The goal this year is $17,000. To raise funds for this campaign, the teams host a series of events, including a “kickoff night” with opening ceremonies, a barbecue fundraiser, a flag football tournament — which was, unfortunately, cancelled due to the weather — a silent auction and karaoke night, as well as boothing throughout the period.

“We try to focus on a lot of outdoor activities to try and really naturally get people to empathize for that feeling of being out in the cold — and then ultimately realize that they get to go home to a warm bed and heat, food that they have at their disposal,” said Noelle Rossi, president of Laurier’s “5 Days For the Homeless” campaign.

Currently, the figure raised is $2776.60, meaning that the campaign is quite far from its intended goal. However, Rossi is not concerned about this.

“The main thing is that we really want to start conversations and change as many perspectives as possible. If we change one perspective, then I’ll call it a success,” Rossi said.

“They get to layer up or email their roommates from the computers on campus and say: ‘look, I didn’t bring enough shoes, sweaters, can you bring me more?’. That’s not a reality for people who really are experiencing homelessness,” she said.

This year’s participants are Alyssa Shields, Alessandro Portanova, Kevin Nam, Sandy Tedjasubrata and Adelaide Baker.

“[They are] incredibly brave individuals, who I think — not only before, but after [the campaign] — are able to sympathize with the idea of not having a place to call home or feel safe,” Rossi said.

“[They are] also people who notice that there is a group of people who are often invisible, they’re often stigmatized and they do a really incredible job of putting a face to that.”

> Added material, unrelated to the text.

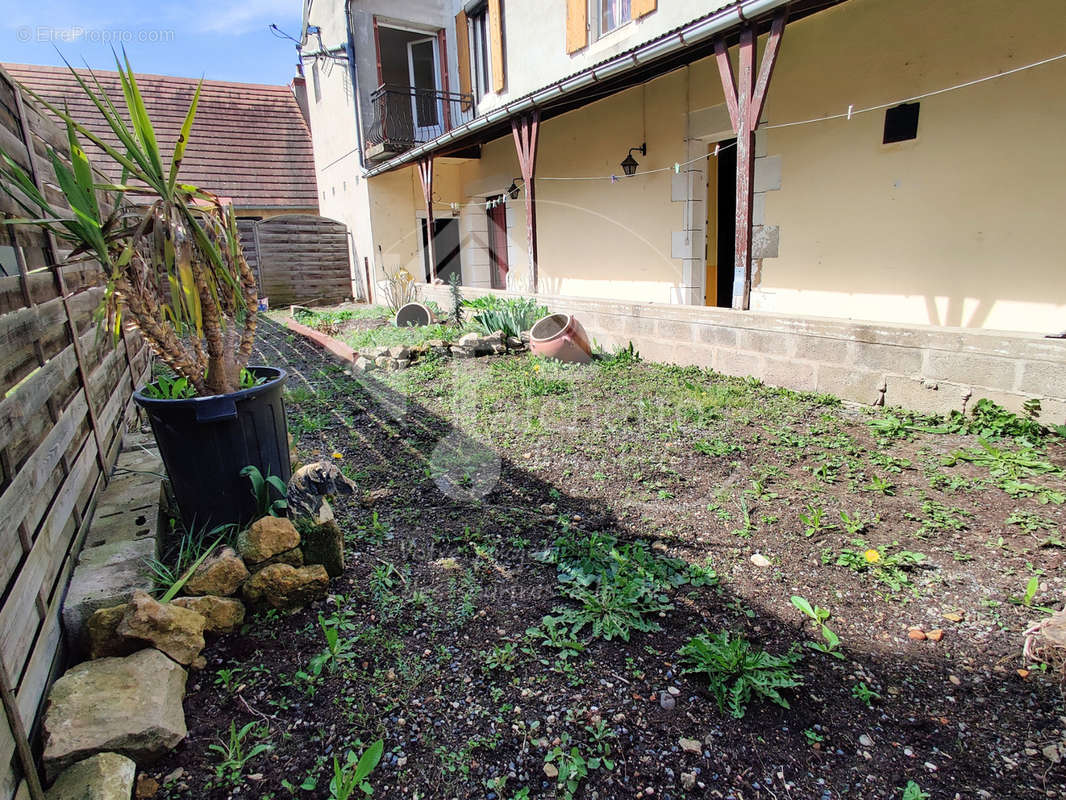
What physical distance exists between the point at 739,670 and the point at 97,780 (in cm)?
170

There are restrictions for the participants: they cannot shower for the five days, have access to their personal technology — phones or laptops — cannot have disposable income, relying instead on food donations, cannot leave the campus and most importantly, must maintain all their academic and extra-curricular responsibilities.

“We really want to emphasize the fact that these people who don’t necessarily have a place to call home, still have to maintain those responsibilities,” Rossi said.

However, they are allowed to use computers that are available on campus, such as in the 24 Lounge, the library or the computer labs, as well as rent computers from the U-Desk, which are available to any student, regardless of their housing status.

“They often rely on their very generous roommates, friends and people just passing by. This year, we’ve had a whole bunch of really generous people … people have come by with really generous donations of fresh fruit [, etc.],” Rossi said.

This campaign has not been without its criticism. Rossi, however, acknowledges the limitations and problems regarding this simulation of homelessness.

“The most accurate part of it is that they sleep outside. But we have to take into consideration … is the fact that they have an end to it … youth who are experiencing homelessness don’t have that opportunity,” Rossi said.

“They get food donated to them, basically at every meal — and if they don’t, then we get to cover it on our budget, which is amazing for us, but that’s not the case for people who are actually experiencing homelessness.”

“They get to layer up or email their roommates from the computers on campus and say: ‘look, I didn’t bring enough shoes, sweaters, can you bring me more?’. That’s not a reality for people who really are experiencing homelessness,” she said.

The key point of the campaign, Rossi emphasizes, is that the participants have made a choice that is not available for everyone, which they are becoming more aware of.